Я ответил, что совсем забыл: у меня назначена чрезвычайно важная встреча, — а теперь вспомнил. Со страшноватой определенностью я понимал только одно: мне необходимо как можно скорее попасть домой.
— Ну замечательно, — с обидой произнес портной. — Довел человека черт знает до чего и бросил. Не зря мой друг уверяет, что англичане даже не слышали о хороших манерах.
— Я русский, — поправил я портного и торопливо пошел прочь.
На Ноллендорфплац я несколько минут прождал трамвая, но ни один не приехал, а волнение мое не улегалось, и я пошел пешком.
Где-то на Гогенцоллерндам я подошел к остановке, как раз когда к ней подъехал трамвай — пустой, способный довезти меня почти до нашего дома. Я благодарно забрался в вагон. Кондуктор в драных серых перчатках покачивался, как пьяный, направляясь ко мне по проходу.
Ходьба отчасти успокоила меня. Теперь странное чувство, сказавшее: «немедленно домой», стало казаться мне нелепым, и я погрузился в размышления о том, как буду отчитывать Ольгу за ее вчерашние на редкость несдержанные слова.

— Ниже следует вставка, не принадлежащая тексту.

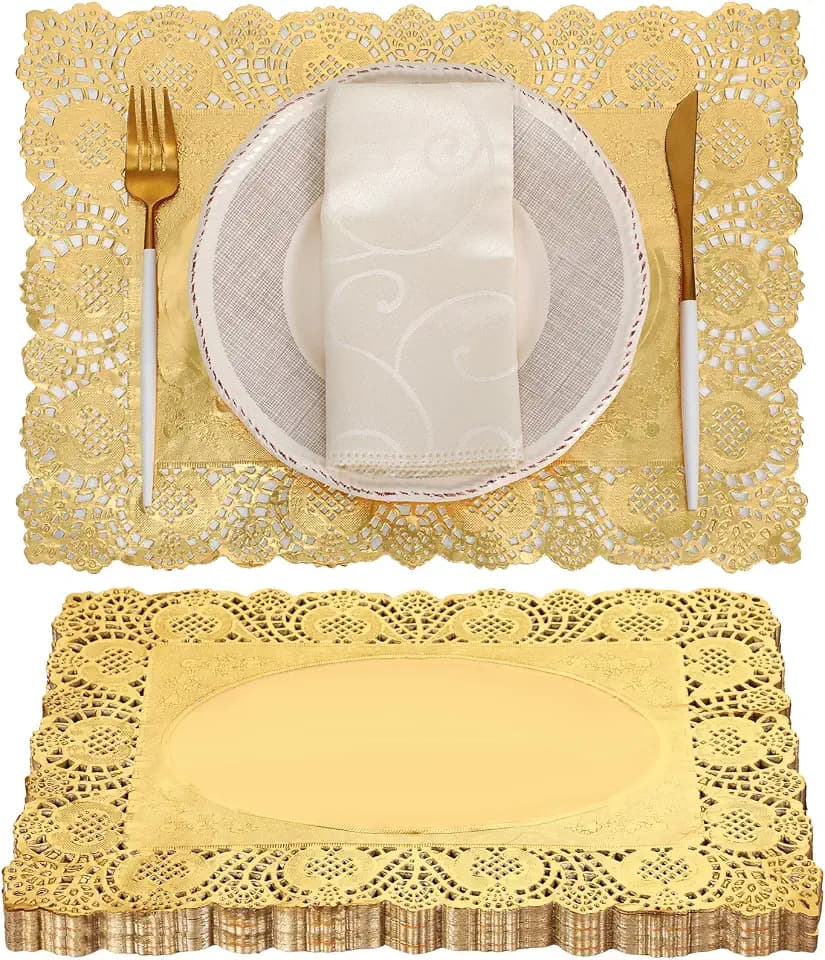 Yexiya 200 Pcs Paper Lace Doilies 12 x 16 Foil Placemats for Cake,Gold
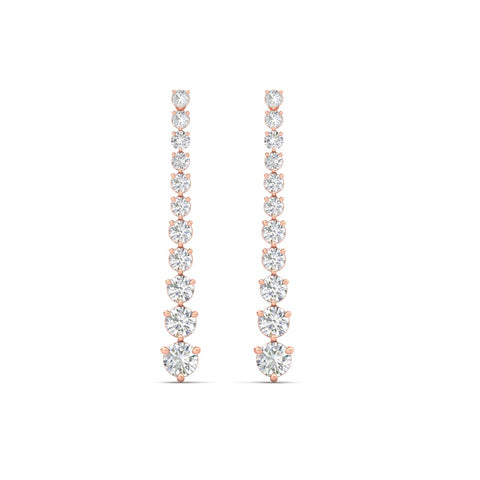 Graduated Round Diamond Drop Earrings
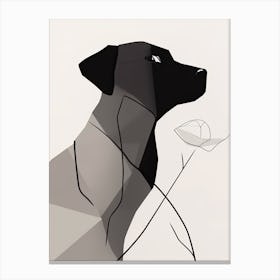 Dog Line Art Abstract 1 Canvas Print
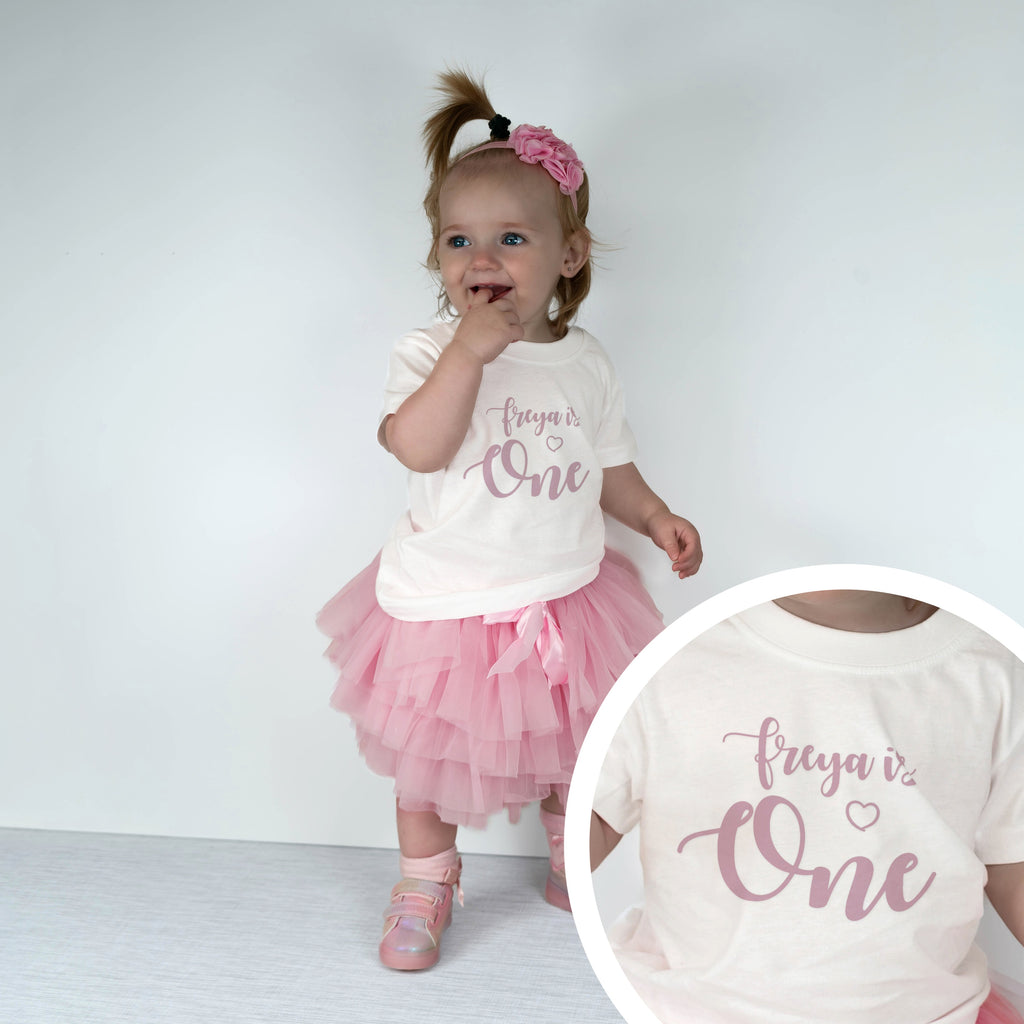 Personalised Birthday T-Shirt & Tutu Set – Heart Script Design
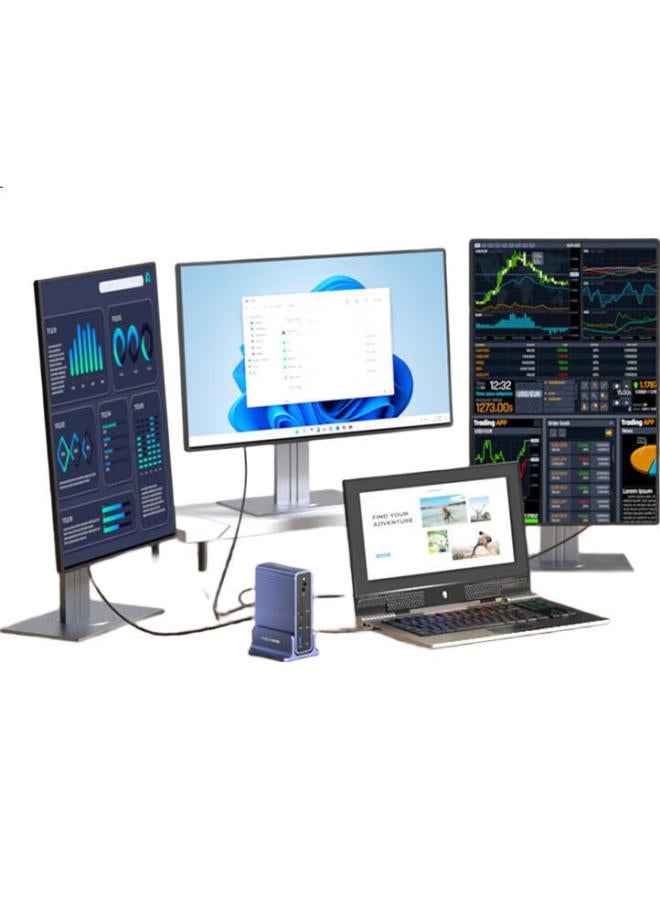 Acasis Akasis Desktop Expansion Dock, Type-C Expansion Dock, Dp Expansion Dock, Thunderbolt 4 Expansion Dock, 4K 60Hz, Four-Screen Independent Display, Hdmi Graphics Card Expansion Dock, Vertical Computer Desk, Ds-7A15 - Image 3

Говорить такое значит накликивать беду и уж кому это знать, как не ей. От Ольги мысли мои перетекли к немецкому портному, с которым я повел себя безобразно и который сейчас, разумеется, вовсю порочил меня перед друзьями по клубу «Адонис», а то и перед самим доктором Хиршфельдом, — не забыть бы расспросить о нем отца…
Я рассказываю об этом в таких подробностях, потому что они врезались в мою память настолько, что даже сегодня помнятся мне со страшной ясностью.
Доехав до Зекзишештрассе, я покинул вагон и прошел несколько кварталов, отделявших остановку трамвая от нашего дома. И уже совсем рядом с ним повстречал старого господина, который еженощно обходил, постукивая тростью по бордюрному камню, этот район в поисках брошенных на мостовую окурков.
Могильная тишина встретила меня в нашей квартире — даром что гостиная была далеко не пуста. В ней молча сидели несколько друзей отца — Гессен, Каминка, Штейн, Яковлев, — надо полагать, пришедших с ним из филармонии после того, как закончилось выступление Милюкова. Когда я вошел, Гессен раздавал им сигареты, но, увидев меня, замер. Никто не произнес ни слова. Все были бледны, заметил я, выглядели усталыми. Прошлым вечером, после того как Милюков ушел, отец сказал, что его выступление наверняка будет смертельно скучным, — но неужели оно оказалось настолько плохим?